Digitare non è mai neutro: sta sparendo l’umano
Maria Nadotti
16 Giugno 2021
Vorrei ripartire da quello che dicevano Francesca e Sara Bigardi. In particolare, Sara ha detto una cosa di grande interesse rispetto al suo lavoro: ha definito “parcellizzazione del processo produttivo” quello che le veniva richiesto. E la sua resistenza, la sua pratica politica è stata di ricomporlo, quel processo,di andare a vedere che cosa c’era alla fine. Inevitabile pensare alla catena di montaggio e al fordismo, ma che tipo di fordismo è in corso oggi? Io sono molto inquieta e volevo condividere con voi alcune ipotesi.
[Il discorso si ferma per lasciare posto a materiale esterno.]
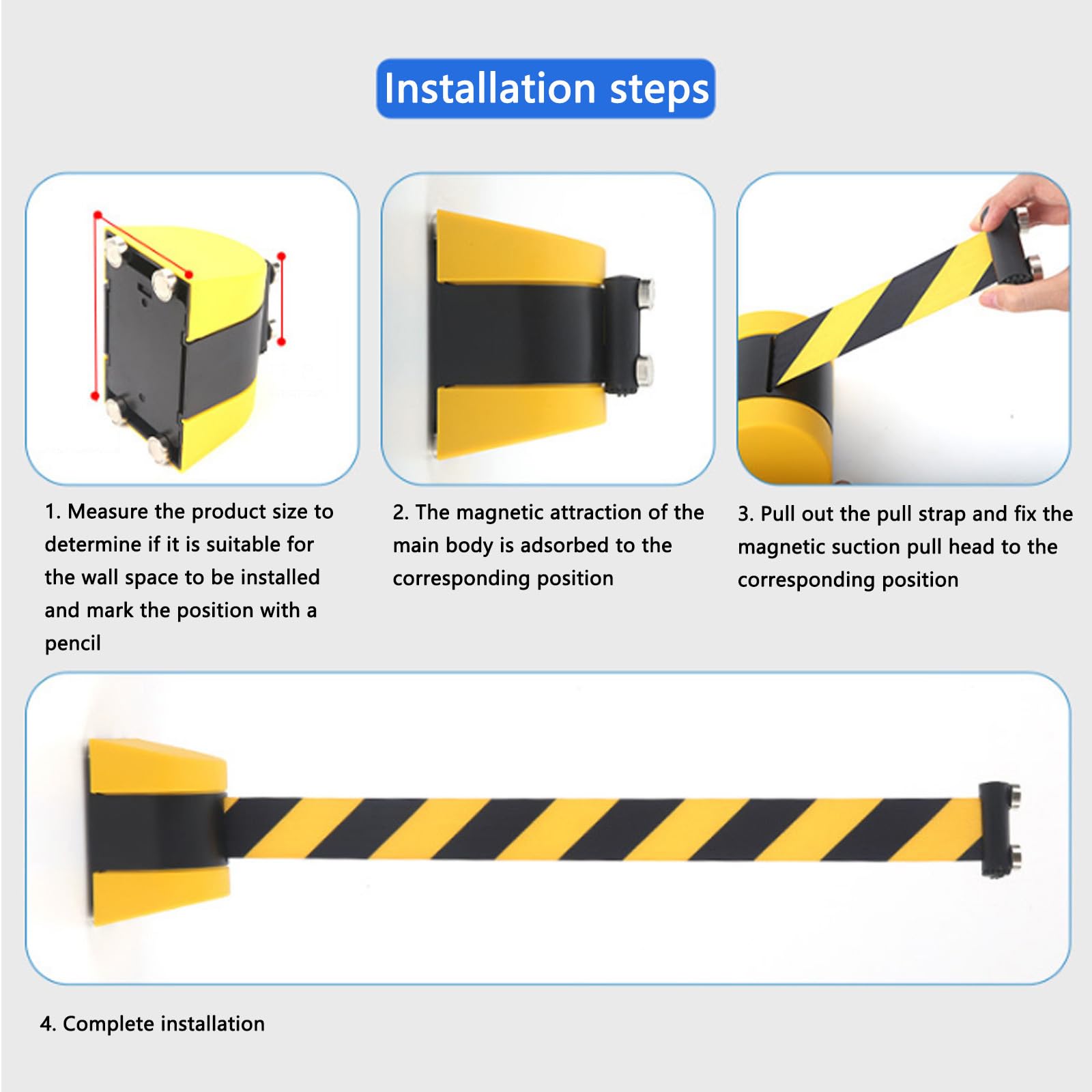 Installation steps

1. Measure the product size to determine if it is suitable for the wall space to be installed and mark the position with a pencil

2. The magnetic attraction of the main body is adsorbed to the corresponding position

3. Pull out the pull strap and fix the magnetic suction pull head to the corresponding position

4. Complete installation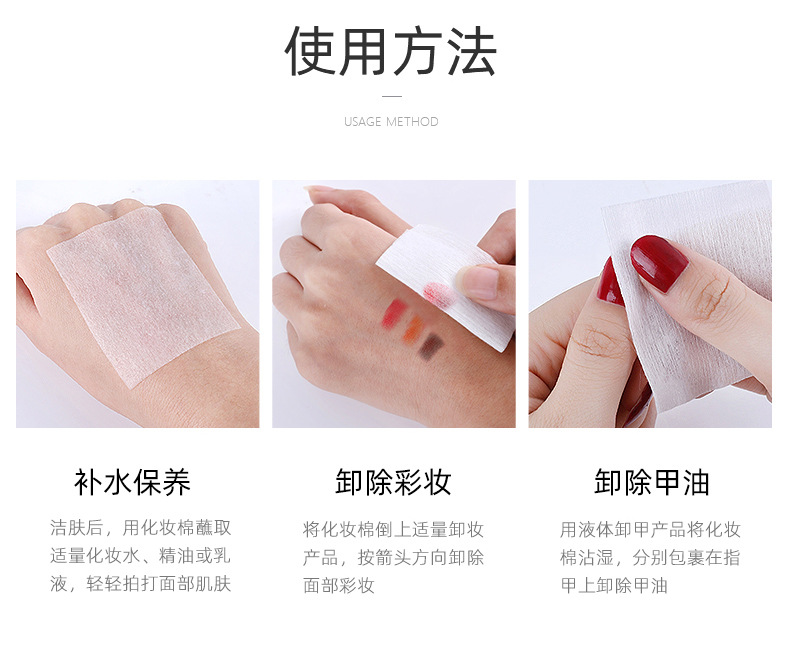 使用方法

USAGE METHOD

补水保养

洁肤后，用化妆棉蘸取适量化妆水、精油或乳液，轻轻拍打面部肌肤

卸除彩妆

将化妆棉倒上适量卸妆产品，按箭头方向卸除面部彩妆

卸除甲油

用液体卸甲产品将化妆棉沾湿，分别包裹在指甲上卸除甲油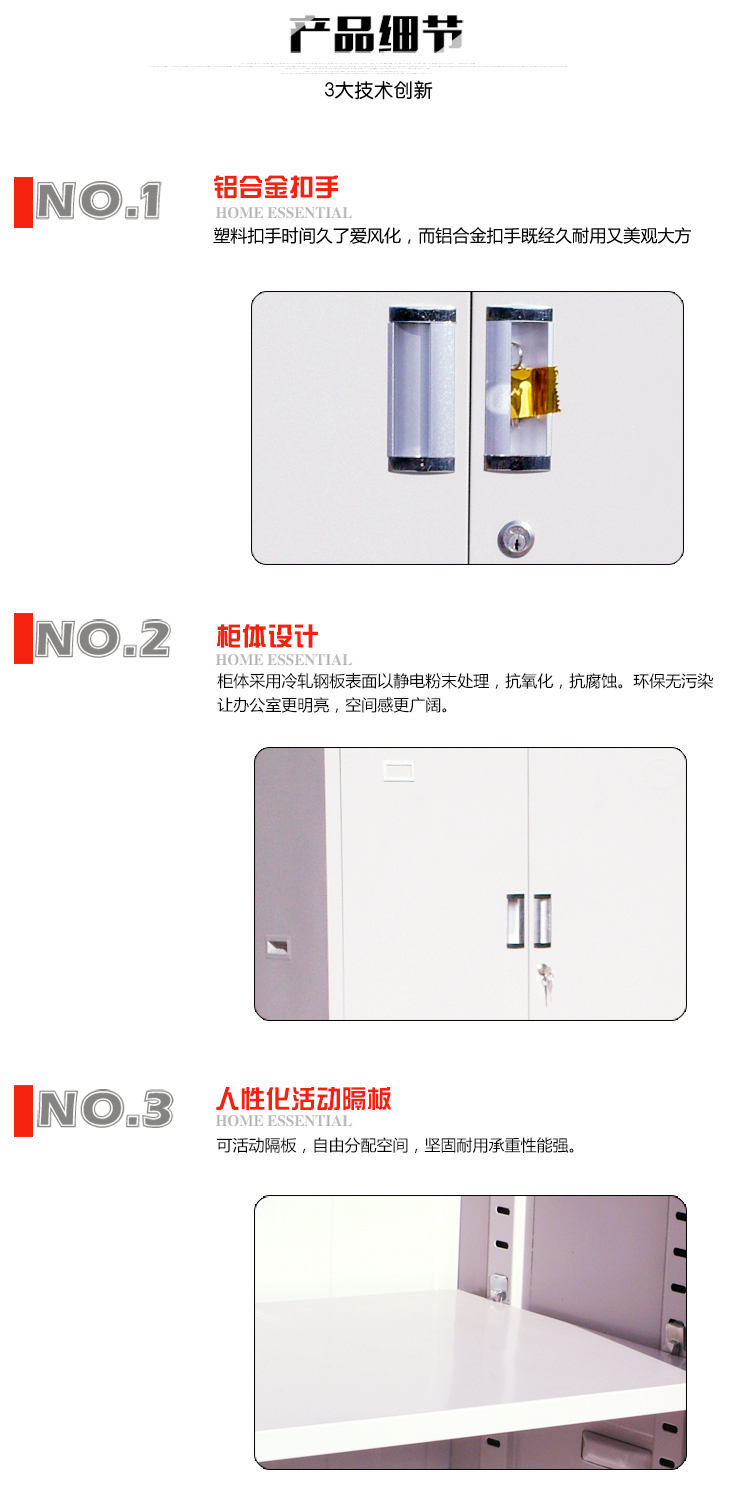 产品细节

3大技术创新

NO.1

铝合金扣手

HOME ESSENTIAL

塑料扣手时间久了爱风化，而铝合金扣手既经久耐用又美观大方

NO.2

柜体设计

HOME ESSENTIAL

柜体采用冷轧钢板表面以静电粉末处理，抗氧化，抗腐蚀。环保无污染让办公室更明亮，空间感更广阔。

NO.3

人性化活动隔板

HOME ESSENTIAL

可活动隔板，自由分配空间，坚固耐用承重性能强。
Oggi non solo è stato fatto sparire il corpo delle persone: il confinamento, la dichiarata pericolosità di ognuna/o di noi ha messo tendenzialmente a rischio la relazione. Ma forse sta succedendo qualcosa di ancora più grave, sta sparendo l’umano come noi lo concepivamo. L’umano come soggetto pensante, critico, e con la capacità di decidere qualcosa, per sé e per l’intorno. Secondo me è in corso una terrificante mutazione di questo umano. E allora ci tengo ad agganciarmi al discorso che ha fatto poco fa Chiara Zamboni sulla governance. O teniamo insieme il ragionamento sull’uso che noi possiamo fare del digitale e quello che qualcun altro sta decidendo per noi, oppure ci smarriamo. Non si tratta tanto di capire come usare al meglio le piattaforme, come trasformarle in luoghi di intervento politico, in luoghi di relazione, si tratta di capire che cosa c’è a monte.
E per capirlo non possiamo distinguere tra digitalizzazione, smaterializzazione, covid, trattamento disciplinare del covid, campagna vaccinale… Si tratta di riportarle alla questione della governance e al grandissimo inganno di cui già parlava Chiara: ci annunciano che stiamo partecipando a una decisione, mentre l’unica partecipazione prevista per singoli individui o per gruppi di individui è stare al nuovo patto, stare al nuovo copione.
A me piacerebbe che potessimo ragionare di questo tenendo insieme le dimensioni piccole, private, quelle un po’ più grandi, di gruppo, e la direzione verso la quale sta muovendo il mondo. Qualcuna di voi all’inizio, credo Giovanna, ha detto che lei non ha patito molto la situazione del confinamento, che non le ha cambiato granché, e qualcun’altra ha parlato di “amicizia con le macchine”. Mi permetto di fare questa ipotesi inquietante, che dietro a questo adattarsi al nuovo che avanza, ci sia il pericolo di lasciar succedere tutto, di adattarsi a tutto: correre a vaccinarsi, correre a comprare un altro computer, correre a riorganizzare la casa in modo da poter ospitare la Dad, correre a rinunciare allo spazio privato per far spazio allo smart working… senza chiedersi da dove venga tutto questo.
Credo che tutti quanti sappiamo che la tecnologia era matura, pronta per tutto questo. Quello che non era pronto, e speriamo non sia ancora pronto, è l’umano. Allora, che tipo di argine può fare l’umano, e come? Oppure ci lasciamo trascinare? E quindi i più fragili escono di scena, o perché muoiono o perché sono obsoleti, non stanno al passo. E quindi avanza qualcosa di nuovo, ma cosa esattamente? Tutto questo ha invaso prepotentemente il mio spazio onirico. Di notte mi capita sempre più di frequente di fare sogni ‘tecnologici’ e sono sempre incubi: mi aggroviglio nelle parole, nei file… Quando il nuovo che avanza penetra così profondamente nello spazio che dovrebbe essere più intimo, nella psiche individuale (e, forse, in quella collettiva) penso sia il momento non di provare a usare meglio le piattaforme… ma di fare un argine politico a quello che sta succedendo. Perché non tutto quello che avviene nella storia va lasciato avvenire. Pensiamo alla Germania negli anni Trenta, ai tanti esempi storici. Che cosa fanno i singoli soggetti e i gruppi di soggetti se capiscono che sta succedendo qualcosa che buono non è, cosa fanno?